Liberals’ failure to defend free speech for all spawned the unhinged campus culture of today.

Tom Slater

Tom Slater
Editor

Topics Free Speech Identity Politics UK

Free speech is usually about the hard cases. ‘If we don’t believe in freedom of expression for people we despise, we don’t believe in it at all’, is how Noam Chomsky once memorably put it. The free-speech advocate’s lot has always been defending the right to speak of the hateful, the weird and the genuinely bigoted. But as another campus-censorship row rages at Oxford, we seem to have arrived into a new illiberal era.

It is no exaggeration to say that tonight’s appearance at the Oxford Union by Kathleen Stock, the gender-critical feminist, author and academic, has turned into the debating society’s biggest scandal since it invited Holocaust denier David Irving and British National Party leader Nick Griffin to speak in 2007. The Stock story has gripped the media for weeks. Hundreds of students are planning to protest, after the LGBTQ+ society condemned the invitation. The Oxford Students’ Union has severed its financial ties with the Oxford Union, putting its finances at risk. Open-letter wars have raged between students and academics. Now the prime minister has intervened, on the side of Stock.

(Saved entries)
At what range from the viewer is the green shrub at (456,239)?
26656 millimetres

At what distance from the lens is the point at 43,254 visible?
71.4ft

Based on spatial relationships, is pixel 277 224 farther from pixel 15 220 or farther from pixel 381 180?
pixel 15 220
==
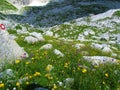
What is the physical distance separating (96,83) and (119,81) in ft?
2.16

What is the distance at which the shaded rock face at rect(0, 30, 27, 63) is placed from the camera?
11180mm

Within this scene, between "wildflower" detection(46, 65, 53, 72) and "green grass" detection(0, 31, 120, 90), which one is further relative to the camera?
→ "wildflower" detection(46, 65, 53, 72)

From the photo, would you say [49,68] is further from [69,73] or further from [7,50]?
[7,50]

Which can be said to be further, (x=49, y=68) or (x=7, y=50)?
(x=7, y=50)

> _Problem details_
Rewrite the free-speech article from "It is no exaggeration" to "side of Stock.", substituting "press" for "media". These saved entries are separate material and are not part of the free-speech article.

> _Completed task_
It is no exaggeration to say that tonight’s appearance at the Oxford Union by Kathleen Stock, the gender-critical feminist, author and academic, has turned into the debating society’s biggest scandal since it invited Holocaust denier David Irving and British National Party leader Nick Griffin to speak in 2007. The Stock story has gripped the press for weeks. Hundreds of students are planning to protest, after the LGBTQ+ society condemned the invitation. The Oxford Students’ Union has severed its financial ties with the Oxford Union, putting its finances at risk. Open-letter wars have raged between students and academics. Now the prime minister has intervened, on the side of Stock.